In this post, Sam Fowles, postgraduate research student at QMUL's School of Law, argues that the Transatlantic Trade and Investment Partnership (TTIP) is a threat to British democracy, and should not be ratified.
21 May 2015
“Constitution” was the buzzword of the new Cameron government’s first week in office. But in fact, the ratification of the Transatlantic Trade and Investment Partnership (TTIP) or the Comprehensive Economic and Trade Agreement (CETA) would have a far more significant impact on the UK constitution than, say, scrapping the Human Rights Act or further devolution.
The Conservatives have entered office promising a whirlwind of constitutional change: from English votes for English laws to a “British Bill of Rights”, and possibly even reform of the House of Lords. These are all important issues. But, in the long term, they pale into insignificance next to the potential impact of TTIP and CETA. The reason is simple: the impact of any legislation passed by the Cameron government can be repealed by the next government. TTIP and CETA will effectively abolish this power.
Much has been written about TTIP, but its sister agreement, CETA, has passed largely unnoticed. Yet both of these treaties will involve measures which fundamentally alter the face of the UK law and constitution. TTIP in particular is likely to remove legal protections for geographical indicators (like “Scotch Whisky” or “Cornish Pasty”). This would allow American firms to claim that their products are, for example “Highland Whisky” even if it is made in Nebraska.
It is almost certain that TTIP and CETA will allow private investors to sue elected governments, if public policy compromises their profits or expectations of future profits. Disputes will be adjudicated, not in domestic courts, but international tribunals composed largely of corporate lawyers. TTIP remains under negotiation, but CETA has been finalised. The UK can ratify it whenever it chooses.
Opponents of TTIP argue that elected governments will be constrained by the whims of international courts. But (as TTIP’s supporters point out) it would be by no means the first treaty to do this. The Lisbon Treaty (which governs the EU), the European Convention on Human Rights and numerous other bilateral investment treaties have the same effect.
So is opposition to TTIP simply a matter of not liking foreign investors? For the past three months I have been working with Mishcon de Reya to answer this question. My conclusion is that ratifying TTIP and CETA would fundamentally undermine the UK’s democratic constitution.
Democracy is the first principle of the UK’s unwritten constitution, and many constitutional principles exist largely to safeguard democracy. One of the most important is the sovereignty of parliament.

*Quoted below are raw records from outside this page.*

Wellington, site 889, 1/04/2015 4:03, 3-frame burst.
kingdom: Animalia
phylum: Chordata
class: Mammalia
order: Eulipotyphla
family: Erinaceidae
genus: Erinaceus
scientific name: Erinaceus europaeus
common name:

Parliament represents the will of the people. Therefore it can make or unmake any law it wants. But there’s a caveat: parliament can’t make a law that would bind future parliaments. To do so would be undemocratic. The laws of one generation are often inappropriate for the next. Parliament must embody the will of the people at the time. When two ordinary laws conflict, the courts will always apply the one passed most recently. When an ordinary law conflicts with a constitutional principle, the courts may resolve the conflict in favour of the latter. Parliament can repeal constitutional principles, but must be explicit about its intention to do so.
CETA contains – and TTIP is likely to contain – a clause mandating that, even if a state withdraws from the treaty, the investment protection provisions will still have effect for a further 20 years. The impact of this is staggering. A significant number of the promises in the manifestos of the major parties would be untenable. Labour’s pledge of access to a GP within 48 hours, and most promises relating to green energy, could have provoked fines of such magnitude as to make them prohibitively expensive. This would be the case even if the UK chose to leave TTIP. For example, in Ethyl v. Canada, the Canadian government were compelled to reverse a policy aimed at preventing the transport of dangerous substances, because the magnitude of the damages they would have been compelled to pay made continuing with the programme impossible.
This makes TTIP and CETA fundamentally different from other treaties. The UK can leave the ECHR and (after some negotiation) or the Lisbon Treaty if it chooses to do so. But if it leaves TTIP, it will still be bound for a further 20 years. Unlike an ordinary bilateral investment treaty, parliament can’t simply choose to renegotiate the terms, because it would first have to gain the consent of every other state in the EU. It doesn’t take a seasoned diplomat to realise that while convincing one state to vary a treaty is difficult but doable, convincing 28 to renegotiate on your behalf is virtually impossible.
If democracy is to remain the fundamental tenet of our constitution then TTIP must not be ratified. At the very least we must derogate from the 20-year clause. Living under a government you don’t like is the risk you take in a democracy, but being forced to live by rules agreed 20 years ago is fundamentally undemocratic.
Sam graduated from St Andrews with an MA in Modern History in 2011 and spent a year serving as Director of Representation at St Andrews, leading campaigns on access to education and gender equality. He came to QMUL in 2013 after completing Law School at the University of Birmingham. In addition to his PhD research he is involved in a number of Human Rights and Rule of Law projects. Recently he has worked closely with the Bar Human Rights Committee and the Bingham Centre for the Rule of Law.